▸ **Extract**
In October 2011 Kano made his acting debut in the Channel 4 drama Top Boy. His character, Sully, was originally written as an Asian drug dealer. Casting director Des Hamilton, director Yann Demange and writer Ronan Bennett were so impressed with his chemistry test with co-star Ashley Walters, causing the character to be rewritten. The original run of the show went for two seasons, before Channel 4 cancelled it in 2014.

On 13 November 2011, Kano announced via Twitter that he would release a mixtape some time that month entitled Girls Over Guns. On 1 January 2012, Kano released a mixtape called Jack Bauer 2.4 as the follow up mixtape to the 2010 edition.

2014–2018: Made in the Manor
On 26 April 2014, Kano released a music video via SB.TV for "Flow of the Year' featuring JME. The following year came his single "Hail" in March 2015 and its B-side "New Banger" released via Noisey in April 2015. This preceded his fifth album Made in the Manor, eventually released in 2016. Promotion for the album began with the single "3 Wheel-Ups" featuring Wiley and Giggs. The song premiered on MistaJam's BBC Radio 1Xtra show on 7 January 2016. It entered the UK Singles Chart at number 126 and the UK R&B Chart at number 16.

▸ **Work to be completed**
Copy the Kano text starting at "In October 2011" and ending at "the 2010 edition.", and switch each "Channel 4" to "BBC Three".

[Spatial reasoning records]
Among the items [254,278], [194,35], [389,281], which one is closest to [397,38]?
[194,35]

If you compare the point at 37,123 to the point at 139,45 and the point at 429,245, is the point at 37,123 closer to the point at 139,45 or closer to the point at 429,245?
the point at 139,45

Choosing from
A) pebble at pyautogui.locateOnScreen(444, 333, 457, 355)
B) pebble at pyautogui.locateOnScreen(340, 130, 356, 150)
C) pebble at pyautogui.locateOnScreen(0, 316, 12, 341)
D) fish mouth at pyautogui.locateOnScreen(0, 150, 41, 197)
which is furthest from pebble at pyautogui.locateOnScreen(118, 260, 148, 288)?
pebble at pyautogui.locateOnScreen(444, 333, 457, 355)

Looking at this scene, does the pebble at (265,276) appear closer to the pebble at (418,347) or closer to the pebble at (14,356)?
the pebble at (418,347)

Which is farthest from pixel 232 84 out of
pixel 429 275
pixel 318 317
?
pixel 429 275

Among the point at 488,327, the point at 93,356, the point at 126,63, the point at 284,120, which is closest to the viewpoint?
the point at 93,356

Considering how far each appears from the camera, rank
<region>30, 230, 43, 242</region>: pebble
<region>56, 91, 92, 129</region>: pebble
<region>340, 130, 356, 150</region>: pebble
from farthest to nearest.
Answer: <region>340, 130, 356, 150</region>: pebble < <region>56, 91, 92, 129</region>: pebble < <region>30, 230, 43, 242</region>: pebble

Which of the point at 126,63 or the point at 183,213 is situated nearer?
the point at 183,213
==
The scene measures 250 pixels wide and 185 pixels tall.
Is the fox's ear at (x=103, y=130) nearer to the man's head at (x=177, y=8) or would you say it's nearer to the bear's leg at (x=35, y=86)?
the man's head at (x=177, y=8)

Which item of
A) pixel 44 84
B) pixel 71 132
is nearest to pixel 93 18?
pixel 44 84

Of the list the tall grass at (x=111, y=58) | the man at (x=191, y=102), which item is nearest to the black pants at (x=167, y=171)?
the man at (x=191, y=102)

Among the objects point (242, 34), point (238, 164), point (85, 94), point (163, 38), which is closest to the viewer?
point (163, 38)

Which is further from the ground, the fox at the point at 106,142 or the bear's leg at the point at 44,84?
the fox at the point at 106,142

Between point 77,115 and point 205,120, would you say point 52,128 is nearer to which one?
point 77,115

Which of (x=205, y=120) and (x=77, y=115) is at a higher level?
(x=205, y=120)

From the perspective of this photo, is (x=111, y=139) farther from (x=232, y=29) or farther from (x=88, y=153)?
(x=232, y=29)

▸ **Solved problem**
In October 2011 Kano made his acting debut in the BBC Three drama Top Boy. His character, Sully, was originally written as an Asian drug dealer. Casting director Des Hamilton, director Yann Demange and writer Ronan Bennett were so impressed with his chemistry test with co-star Ashley Walters, causing the character to be rewritten. The original run of the show went for two seasons, before BBC Three cancelled it in 2014.

On 13 November 2011, Kano announced via Twitter that he would release a mixtape some time that month entitled Girls Over Guns. On 1 January 2012, Kano released a mixtape called Jack Bauer 2.4 as the follow up mixtape to the 2010 edition.